Samedi, 17 novembre 2001.

 

  Jean Starobinski / Le poème d'invitation

Liminaire

[...] L'occasion est ainsi donnée à La Dogana de rendre justice à l'un des plus stimulants écrivains actuels que la manie des catégories s'obstine à considérer comme un savant de type universitaire. Depuis longtemps nous savons ici qu'il y a peu de regard plus ouvert et accueillant que celui de Jean Starobinski, à l'égard de toutes les manifestations de l'esprit humain, sans préjugés sauf l'amour inconditionnel qu'il porte à la musique de la langue française, et qu'il y a peu d'écriture plus souple et lumineuse dans la quête du secret d'une oeuvre.
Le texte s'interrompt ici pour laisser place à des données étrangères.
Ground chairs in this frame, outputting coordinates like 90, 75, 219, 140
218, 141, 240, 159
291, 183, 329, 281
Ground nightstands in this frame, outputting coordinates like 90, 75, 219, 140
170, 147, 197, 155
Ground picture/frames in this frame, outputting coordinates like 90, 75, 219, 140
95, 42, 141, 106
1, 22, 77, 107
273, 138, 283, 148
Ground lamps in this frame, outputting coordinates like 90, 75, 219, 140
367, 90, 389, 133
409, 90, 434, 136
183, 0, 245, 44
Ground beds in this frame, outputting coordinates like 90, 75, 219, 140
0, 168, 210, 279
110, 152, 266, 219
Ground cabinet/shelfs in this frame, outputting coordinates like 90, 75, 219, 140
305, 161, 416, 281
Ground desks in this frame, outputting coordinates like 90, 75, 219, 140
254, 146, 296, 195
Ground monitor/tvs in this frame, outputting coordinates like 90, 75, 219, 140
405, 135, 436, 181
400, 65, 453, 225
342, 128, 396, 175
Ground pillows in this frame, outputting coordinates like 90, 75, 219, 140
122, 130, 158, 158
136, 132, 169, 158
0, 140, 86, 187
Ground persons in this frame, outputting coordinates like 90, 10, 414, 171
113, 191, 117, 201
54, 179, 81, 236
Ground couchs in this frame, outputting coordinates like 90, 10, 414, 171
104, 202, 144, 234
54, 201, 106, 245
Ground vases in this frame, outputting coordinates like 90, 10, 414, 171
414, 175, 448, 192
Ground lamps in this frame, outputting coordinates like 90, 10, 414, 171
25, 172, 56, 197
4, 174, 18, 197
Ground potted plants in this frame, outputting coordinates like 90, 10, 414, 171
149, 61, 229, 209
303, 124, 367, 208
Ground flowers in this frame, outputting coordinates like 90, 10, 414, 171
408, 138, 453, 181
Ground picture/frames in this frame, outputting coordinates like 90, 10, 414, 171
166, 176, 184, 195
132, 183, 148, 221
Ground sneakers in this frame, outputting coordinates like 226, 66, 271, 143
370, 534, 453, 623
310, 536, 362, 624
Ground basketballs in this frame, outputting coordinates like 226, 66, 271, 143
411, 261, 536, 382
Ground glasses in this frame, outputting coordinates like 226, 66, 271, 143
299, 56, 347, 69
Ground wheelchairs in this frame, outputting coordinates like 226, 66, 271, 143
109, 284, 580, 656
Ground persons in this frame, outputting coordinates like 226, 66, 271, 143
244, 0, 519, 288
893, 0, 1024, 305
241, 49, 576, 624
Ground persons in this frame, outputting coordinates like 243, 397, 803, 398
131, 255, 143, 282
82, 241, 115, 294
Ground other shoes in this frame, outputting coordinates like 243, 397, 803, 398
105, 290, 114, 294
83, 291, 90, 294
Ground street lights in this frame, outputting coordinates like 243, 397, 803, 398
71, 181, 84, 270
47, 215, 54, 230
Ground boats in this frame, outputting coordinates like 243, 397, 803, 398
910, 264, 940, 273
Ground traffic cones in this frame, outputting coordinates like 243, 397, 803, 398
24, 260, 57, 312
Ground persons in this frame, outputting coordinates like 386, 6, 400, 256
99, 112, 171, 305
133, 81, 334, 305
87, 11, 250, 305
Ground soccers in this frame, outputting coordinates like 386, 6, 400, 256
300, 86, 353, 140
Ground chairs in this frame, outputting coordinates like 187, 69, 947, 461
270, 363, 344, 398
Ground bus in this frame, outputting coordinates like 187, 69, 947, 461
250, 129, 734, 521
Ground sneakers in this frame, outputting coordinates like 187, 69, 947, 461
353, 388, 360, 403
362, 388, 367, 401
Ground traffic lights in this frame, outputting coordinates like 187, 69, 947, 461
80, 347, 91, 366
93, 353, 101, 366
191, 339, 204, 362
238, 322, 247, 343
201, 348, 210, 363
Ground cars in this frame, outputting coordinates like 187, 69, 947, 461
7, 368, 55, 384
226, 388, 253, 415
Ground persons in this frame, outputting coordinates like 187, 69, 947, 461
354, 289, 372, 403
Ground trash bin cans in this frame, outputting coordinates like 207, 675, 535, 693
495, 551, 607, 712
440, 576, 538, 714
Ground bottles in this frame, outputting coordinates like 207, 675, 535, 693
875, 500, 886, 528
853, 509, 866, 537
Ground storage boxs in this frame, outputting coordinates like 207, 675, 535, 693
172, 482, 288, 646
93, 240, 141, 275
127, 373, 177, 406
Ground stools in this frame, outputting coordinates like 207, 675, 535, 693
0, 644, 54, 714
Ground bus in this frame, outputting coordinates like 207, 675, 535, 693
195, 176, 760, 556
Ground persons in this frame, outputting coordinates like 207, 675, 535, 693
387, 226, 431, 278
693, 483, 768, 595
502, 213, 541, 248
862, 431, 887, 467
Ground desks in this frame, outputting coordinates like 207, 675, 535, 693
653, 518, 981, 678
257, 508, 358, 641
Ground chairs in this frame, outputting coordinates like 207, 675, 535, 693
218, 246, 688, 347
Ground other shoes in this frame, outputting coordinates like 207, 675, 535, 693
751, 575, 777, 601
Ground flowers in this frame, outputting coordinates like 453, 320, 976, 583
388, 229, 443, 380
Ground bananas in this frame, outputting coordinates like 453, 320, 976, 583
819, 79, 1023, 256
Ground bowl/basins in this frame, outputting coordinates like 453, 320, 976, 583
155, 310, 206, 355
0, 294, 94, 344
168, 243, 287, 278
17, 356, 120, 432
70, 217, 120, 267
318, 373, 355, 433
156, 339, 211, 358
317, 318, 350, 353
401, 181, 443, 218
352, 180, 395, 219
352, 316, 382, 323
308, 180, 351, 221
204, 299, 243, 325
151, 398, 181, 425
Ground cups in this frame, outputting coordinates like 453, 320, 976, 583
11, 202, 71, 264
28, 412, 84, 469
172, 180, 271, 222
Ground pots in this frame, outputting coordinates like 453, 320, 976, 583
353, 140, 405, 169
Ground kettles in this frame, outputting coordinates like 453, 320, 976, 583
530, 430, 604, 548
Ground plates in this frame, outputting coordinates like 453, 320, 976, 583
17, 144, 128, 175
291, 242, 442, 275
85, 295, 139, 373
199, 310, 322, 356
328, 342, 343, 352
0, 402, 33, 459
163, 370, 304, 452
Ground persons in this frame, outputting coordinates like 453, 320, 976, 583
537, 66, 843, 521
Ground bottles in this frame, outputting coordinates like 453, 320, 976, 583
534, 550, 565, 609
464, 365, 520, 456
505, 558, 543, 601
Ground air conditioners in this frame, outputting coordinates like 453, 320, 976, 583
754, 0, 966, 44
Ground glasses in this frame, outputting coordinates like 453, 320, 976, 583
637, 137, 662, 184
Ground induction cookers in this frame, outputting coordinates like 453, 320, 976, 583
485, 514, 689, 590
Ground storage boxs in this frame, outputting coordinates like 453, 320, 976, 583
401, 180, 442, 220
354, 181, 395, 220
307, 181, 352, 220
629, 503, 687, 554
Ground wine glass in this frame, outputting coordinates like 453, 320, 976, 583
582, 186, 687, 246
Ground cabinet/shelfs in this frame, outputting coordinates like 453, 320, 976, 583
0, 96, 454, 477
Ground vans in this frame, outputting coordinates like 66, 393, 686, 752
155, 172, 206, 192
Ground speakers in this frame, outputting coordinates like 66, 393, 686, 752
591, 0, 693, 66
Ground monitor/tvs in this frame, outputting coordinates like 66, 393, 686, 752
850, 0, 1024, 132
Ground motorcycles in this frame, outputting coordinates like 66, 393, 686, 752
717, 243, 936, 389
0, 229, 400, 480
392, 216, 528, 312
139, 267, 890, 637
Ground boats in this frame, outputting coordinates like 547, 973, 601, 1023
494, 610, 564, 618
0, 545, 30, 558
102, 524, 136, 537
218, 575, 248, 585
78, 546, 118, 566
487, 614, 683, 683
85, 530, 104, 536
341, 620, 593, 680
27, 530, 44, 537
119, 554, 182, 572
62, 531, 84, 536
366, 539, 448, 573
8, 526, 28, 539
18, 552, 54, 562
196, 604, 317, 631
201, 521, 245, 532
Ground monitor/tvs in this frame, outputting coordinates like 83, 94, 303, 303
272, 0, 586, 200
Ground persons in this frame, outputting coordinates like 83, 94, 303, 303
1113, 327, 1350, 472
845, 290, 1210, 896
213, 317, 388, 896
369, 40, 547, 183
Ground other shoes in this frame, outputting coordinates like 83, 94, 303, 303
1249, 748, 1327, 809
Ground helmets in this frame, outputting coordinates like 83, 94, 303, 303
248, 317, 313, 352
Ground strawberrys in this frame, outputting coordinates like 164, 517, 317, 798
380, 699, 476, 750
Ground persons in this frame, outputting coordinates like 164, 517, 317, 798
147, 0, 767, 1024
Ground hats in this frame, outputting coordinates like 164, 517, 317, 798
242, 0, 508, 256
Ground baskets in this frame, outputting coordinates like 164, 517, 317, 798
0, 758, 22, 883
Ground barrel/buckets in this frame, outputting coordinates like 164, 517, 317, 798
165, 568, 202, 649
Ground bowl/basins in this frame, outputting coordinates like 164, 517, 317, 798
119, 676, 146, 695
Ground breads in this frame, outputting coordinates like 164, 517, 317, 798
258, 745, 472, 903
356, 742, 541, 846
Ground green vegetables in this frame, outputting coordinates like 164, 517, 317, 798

Il est significatif que "l'interprète" de partitions littéraires, tel que Starobinski aime à se définir lui-même, soit entouré ici de deux poètes. Tant Yves Bonnefoy que Frédéric Wandelère profitent de cette occasion pour rappeler l'importance de la part critique, de la réflexion ou de la mémoire dans cette tentative de traduction, par les mots, que constitue le poème.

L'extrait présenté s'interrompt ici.